**Set task:**
Pictures do not belong in the copy; restate the records below word for word.
====== Material shown ======
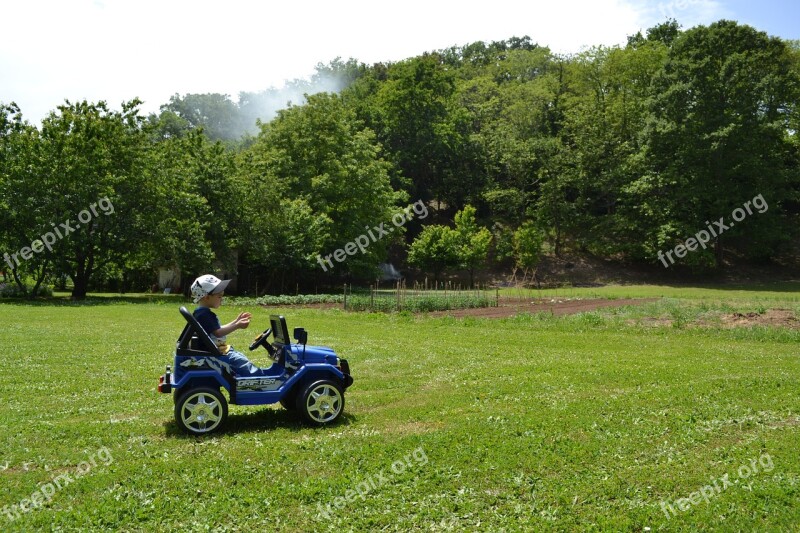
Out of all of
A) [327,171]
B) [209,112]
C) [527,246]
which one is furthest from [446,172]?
[209,112]

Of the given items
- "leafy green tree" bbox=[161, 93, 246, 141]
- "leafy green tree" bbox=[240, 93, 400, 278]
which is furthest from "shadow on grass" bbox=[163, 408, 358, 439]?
"leafy green tree" bbox=[161, 93, 246, 141]

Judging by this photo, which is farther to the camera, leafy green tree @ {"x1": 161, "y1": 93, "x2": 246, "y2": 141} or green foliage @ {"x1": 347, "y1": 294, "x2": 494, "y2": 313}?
leafy green tree @ {"x1": 161, "y1": 93, "x2": 246, "y2": 141}

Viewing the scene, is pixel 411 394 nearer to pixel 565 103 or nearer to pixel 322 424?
pixel 322 424

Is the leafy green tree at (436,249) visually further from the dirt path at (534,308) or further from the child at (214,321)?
the child at (214,321)

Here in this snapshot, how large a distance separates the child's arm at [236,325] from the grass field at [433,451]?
1.24 meters

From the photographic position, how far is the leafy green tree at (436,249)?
47.9 metres

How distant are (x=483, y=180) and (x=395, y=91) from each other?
42.4 feet

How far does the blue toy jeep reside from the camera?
7047 millimetres

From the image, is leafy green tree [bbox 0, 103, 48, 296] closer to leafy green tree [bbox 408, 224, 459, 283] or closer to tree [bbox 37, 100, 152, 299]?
tree [bbox 37, 100, 152, 299]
======
**Worked answer:**
Out of all of
A) [327,171]
B) [209,112]
C) [527,246]
which one is furthest from [446,172]?
[209,112]

Of the given items
- "leafy green tree" bbox=[161, 93, 246, 141]
- "leafy green tree" bbox=[240, 93, 400, 278]
which is furthest from "shadow on grass" bbox=[163, 408, 358, 439]?
"leafy green tree" bbox=[161, 93, 246, 141]

Judging by this photo, which is farther to the camera, leafy green tree @ {"x1": 161, "y1": 93, "x2": 246, "y2": 141} or green foliage @ {"x1": 347, "y1": 294, "x2": 494, "y2": 313}?
leafy green tree @ {"x1": 161, "y1": 93, "x2": 246, "y2": 141}

Viewing the scene, is pixel 411 394 nearer to pixel 565 103 or nearer to pixel 322 424?
pixel 322 424

Is the leafy green tree at (436,249) visually further from the dirt path at (534,308) or further from the child at (214,321)?
the child at (214,321)

Here in this snapshot, how large a distance separates the child's arm at [236,325] from the grass field at [433,451]?
1.24 meters

From the photographic position, how far is the leafy green tree at (436,249)?
47.9 metres

How distant are (x=483, y=180) and (x=395, y=91) from each other?
42.4 feet

How far does the blue toy jeep reside from the camera?
7047 millimetres

From the image, is leafy green tree [bbox 0, 103, 48, 296] closer to leafy green tree [bbox 408, 224, 459, 283] or closer to tree [bbox 37, 100, 152, 299]?
tree [bbox 37, 100, 152, 299]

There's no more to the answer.